To make a prediction for an image, one can run predict.sh as follows. The script will output the label of the classfiication.

sh predict.sh

predict.sh:

model=cifar_vgg_model/pass-00299/
image=data/cifar-out/test/airplane/seaplane_s_000978.png
use_gpu=1
python prediction.py $model $image $use_gpu

Exercise

Train a image classification of birds using VGG model and CUB-200 dataset. The birds dataset can be downloaded here. It contains an image dataset with photos of 200 bird species (mostly North American).

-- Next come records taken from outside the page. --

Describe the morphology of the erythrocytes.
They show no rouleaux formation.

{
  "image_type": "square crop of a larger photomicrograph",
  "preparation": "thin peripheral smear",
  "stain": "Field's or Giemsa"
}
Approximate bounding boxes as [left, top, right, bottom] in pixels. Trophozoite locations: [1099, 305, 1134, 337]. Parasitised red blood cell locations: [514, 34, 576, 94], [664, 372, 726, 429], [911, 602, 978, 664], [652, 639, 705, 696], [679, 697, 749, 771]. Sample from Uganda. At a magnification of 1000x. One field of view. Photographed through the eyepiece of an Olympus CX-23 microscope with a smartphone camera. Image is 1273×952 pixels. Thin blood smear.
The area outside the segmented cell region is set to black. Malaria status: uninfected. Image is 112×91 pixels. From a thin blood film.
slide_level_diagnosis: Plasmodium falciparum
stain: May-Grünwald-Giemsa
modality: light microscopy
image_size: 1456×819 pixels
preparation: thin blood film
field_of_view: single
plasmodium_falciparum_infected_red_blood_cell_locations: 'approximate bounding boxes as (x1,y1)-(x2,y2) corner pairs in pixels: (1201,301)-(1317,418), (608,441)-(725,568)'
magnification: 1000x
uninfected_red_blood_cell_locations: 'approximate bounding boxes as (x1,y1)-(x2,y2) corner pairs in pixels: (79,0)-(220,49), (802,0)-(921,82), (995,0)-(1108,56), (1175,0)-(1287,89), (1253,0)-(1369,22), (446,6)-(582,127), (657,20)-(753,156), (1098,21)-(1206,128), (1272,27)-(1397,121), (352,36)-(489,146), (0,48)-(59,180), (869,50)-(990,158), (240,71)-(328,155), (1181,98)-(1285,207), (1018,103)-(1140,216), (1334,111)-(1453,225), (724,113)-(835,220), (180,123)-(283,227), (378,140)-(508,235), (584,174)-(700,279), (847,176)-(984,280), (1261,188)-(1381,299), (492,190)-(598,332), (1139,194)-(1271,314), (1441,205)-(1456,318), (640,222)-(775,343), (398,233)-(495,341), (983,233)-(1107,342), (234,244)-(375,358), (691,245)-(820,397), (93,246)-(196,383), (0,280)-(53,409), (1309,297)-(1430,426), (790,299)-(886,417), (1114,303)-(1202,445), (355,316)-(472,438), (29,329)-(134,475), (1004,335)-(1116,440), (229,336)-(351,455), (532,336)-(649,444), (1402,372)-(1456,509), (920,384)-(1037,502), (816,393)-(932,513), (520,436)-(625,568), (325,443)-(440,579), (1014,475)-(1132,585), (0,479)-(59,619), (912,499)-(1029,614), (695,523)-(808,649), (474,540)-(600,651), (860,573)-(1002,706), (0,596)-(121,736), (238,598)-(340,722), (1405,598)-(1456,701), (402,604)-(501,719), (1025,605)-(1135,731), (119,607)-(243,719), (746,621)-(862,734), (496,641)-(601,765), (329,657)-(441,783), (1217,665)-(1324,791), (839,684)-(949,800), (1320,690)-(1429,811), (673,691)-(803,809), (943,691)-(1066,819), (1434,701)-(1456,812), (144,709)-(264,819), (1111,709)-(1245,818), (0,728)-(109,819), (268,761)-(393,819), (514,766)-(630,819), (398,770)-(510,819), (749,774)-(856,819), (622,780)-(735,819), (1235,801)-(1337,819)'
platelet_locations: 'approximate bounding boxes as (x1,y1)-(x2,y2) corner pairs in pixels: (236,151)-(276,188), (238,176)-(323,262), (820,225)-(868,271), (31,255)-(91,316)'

http://www.vision.caltech.edu/visipedia/CUB-200.html

Delve into Details

Convolutional Neural Network

A Convolutional Neural Network is a feedforward neural network that uses convolution layers. It is very suitable for building neural networks that process and understand images. A standard convolutional neural network is shown below:

Convolutional Neural Network

Convolutional Neural Network contains the following layers:

  • Convolutional layer: It uses convolution operation to extract features from an image or a feature map.
  • Pooling layer: It uses max-pooling to downsample feature maps.
  • Fully Connected layer: It uses fully connected connections to transform features.

Convolutional Neural Network achieves amazing performance for image classification because it exploits two important characteristics of images: local correlation and spatial invariance. By iteratively applying convolution and max-pooing operations, convolutional neural network can well represent these two characteristics of images.

For more details of how to define layers and their connections, please refer to the documentation of layers.